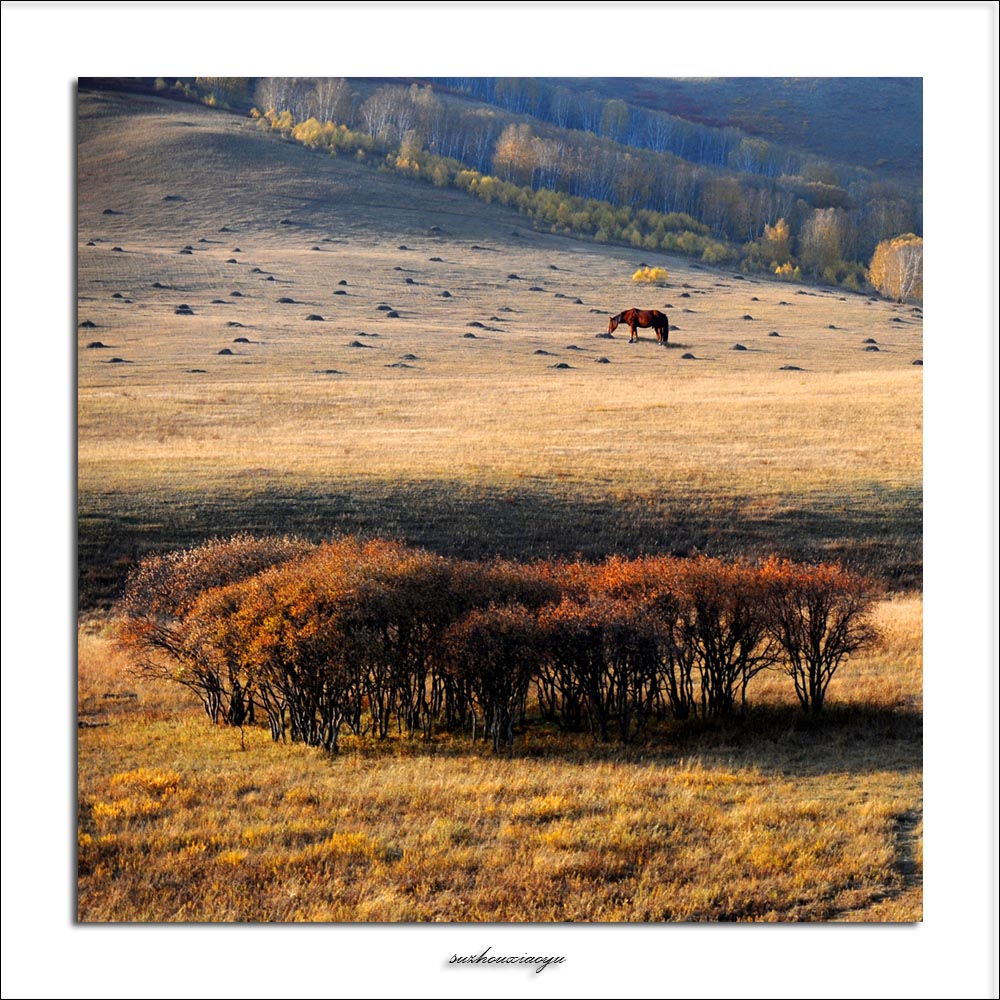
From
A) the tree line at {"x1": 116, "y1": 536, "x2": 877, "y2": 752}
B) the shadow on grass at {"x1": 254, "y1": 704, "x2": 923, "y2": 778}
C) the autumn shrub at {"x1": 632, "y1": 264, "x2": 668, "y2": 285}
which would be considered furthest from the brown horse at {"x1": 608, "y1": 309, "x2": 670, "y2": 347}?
the shadow on grass at {"x1": 254, "y1": 704, "x2": 923, "y2": 778}

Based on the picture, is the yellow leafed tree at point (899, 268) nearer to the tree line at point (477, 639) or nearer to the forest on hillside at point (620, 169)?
the forest on hillside at point (620, 169)

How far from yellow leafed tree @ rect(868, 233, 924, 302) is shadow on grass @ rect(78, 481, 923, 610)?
81.2 inches

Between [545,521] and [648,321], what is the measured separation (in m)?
2.74

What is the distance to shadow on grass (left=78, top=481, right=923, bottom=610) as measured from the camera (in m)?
11.0

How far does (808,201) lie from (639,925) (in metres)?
8.24

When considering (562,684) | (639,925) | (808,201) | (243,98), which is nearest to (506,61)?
(243,98)

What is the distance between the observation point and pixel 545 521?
12.7 metres

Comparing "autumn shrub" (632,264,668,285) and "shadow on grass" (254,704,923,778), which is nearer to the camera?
"shadow on grass" (254,704,923,778)

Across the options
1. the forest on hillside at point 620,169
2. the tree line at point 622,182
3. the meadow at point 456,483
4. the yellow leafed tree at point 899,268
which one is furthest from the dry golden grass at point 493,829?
the tree line at point 622,182

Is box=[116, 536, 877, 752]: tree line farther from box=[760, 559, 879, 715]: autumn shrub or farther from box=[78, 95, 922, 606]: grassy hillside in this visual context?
box=[78, 95, 922, 606]: grassy hillside

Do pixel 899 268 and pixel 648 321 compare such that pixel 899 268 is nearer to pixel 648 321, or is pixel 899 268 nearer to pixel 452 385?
pixel 648 321

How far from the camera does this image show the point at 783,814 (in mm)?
8164

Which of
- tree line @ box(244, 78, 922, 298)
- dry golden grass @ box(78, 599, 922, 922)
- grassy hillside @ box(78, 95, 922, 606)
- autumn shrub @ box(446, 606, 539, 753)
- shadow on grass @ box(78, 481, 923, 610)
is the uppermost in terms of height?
tree line @ box(244, 78, 922, 298)

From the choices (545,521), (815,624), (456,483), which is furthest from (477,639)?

★ ★ ★ ★ ★

Set down all of the rows above word for word, leaving out the pictures.

From
A) the tree line at {"x1": 116, "y1": 536, "x2": 877, "y2": 752}
B) the shadow on grass at {"x1": 254, "y1": 704, "x2": 923, "y2": 778}
C) the autumn shrub at {"x1": 632, "y1": 264, "x2": 668, "y2": 285}
which would be considered furthest from the brown horse at {"x1": 608, "y1": 309, "x2": 670, "y2": 347}?
the shadow on grass at {"x1": 254, "y1": 704, "x2": 923, "y2": 778}

Based on the picture, is the yellow leafed tree at point (899, 268) nearer to the tree line at point (477, 639) or nearer to the forest on hillside at point (620, 169)?
the forest on hillside at point (620, 169)

How far from yellow leafed tree @ rect(868, 233, 924, 302) is shadow on grass @ rect(78, 481, 923, 610)?
81.2 inches

Between [545,521] and [648,321], what is the measured separation (in m)?
2.74

What is the distance to shadow on grass (left=78, top=481, right=923, bottom=610) as measured from the camera (in m)?
11.0

How far does (808,201) lie from (639,925) (in metres)?
8.24

When considering (562,684) | (639,925) | (808,201) | (243,98), which is nearest to (506,61)?
(243,98)

What is the distance between the observation point and pixel 545 521?
12.7 metres

Comparing "autumn shrub" (632,264,668,285) and "shadow on grass" (254,704,923,778), which is nearer to the camera?
"shadow on grass" (254,704,923,778)

Across the options
1. the forest on hillside at point 620,169
2. the tree line at point 622,182
3. the meadow at point 456,483
4. the yellow leafed tree at point 899,268
which one is furthest from the dry golden grass at point 493,829?
the tree line at point 622,182

Is box=[116, 536, 877, 752]: tree line farther from box=[760, 559, 879, 715]: autumn shrub or farther from box=[78, 95, 922, 606]: grassy hillside in this visual context?
box=[78, 95, 922, 606]: grassy hillside

Do pixel 899 268 and pixel 648 321 compare such that pixel 899 268 is nearer to pixel 648 321, or is pixel 899 268 nearer to pixel 452 385?
pixel 648 321

How far from the camera does this image show the point at 783,814 (in mm)?
8164

Which of
- tree line @ box(244, 78, 922, 298)
- dry golden grass @ box(78, 599, 922, 922)
- grassy hillside @ box(78, 95, 922, 606)
- autumn shrub @ box(446, 606, 539, 753)
- shadow on grass @ box(78, 481, 923, 610)
is the uppermost in terms of height?
tree line @ box(244, 78, 922, 298)

From the choices (545,521), (815,624), (456,483), which is furthest from (477,639)?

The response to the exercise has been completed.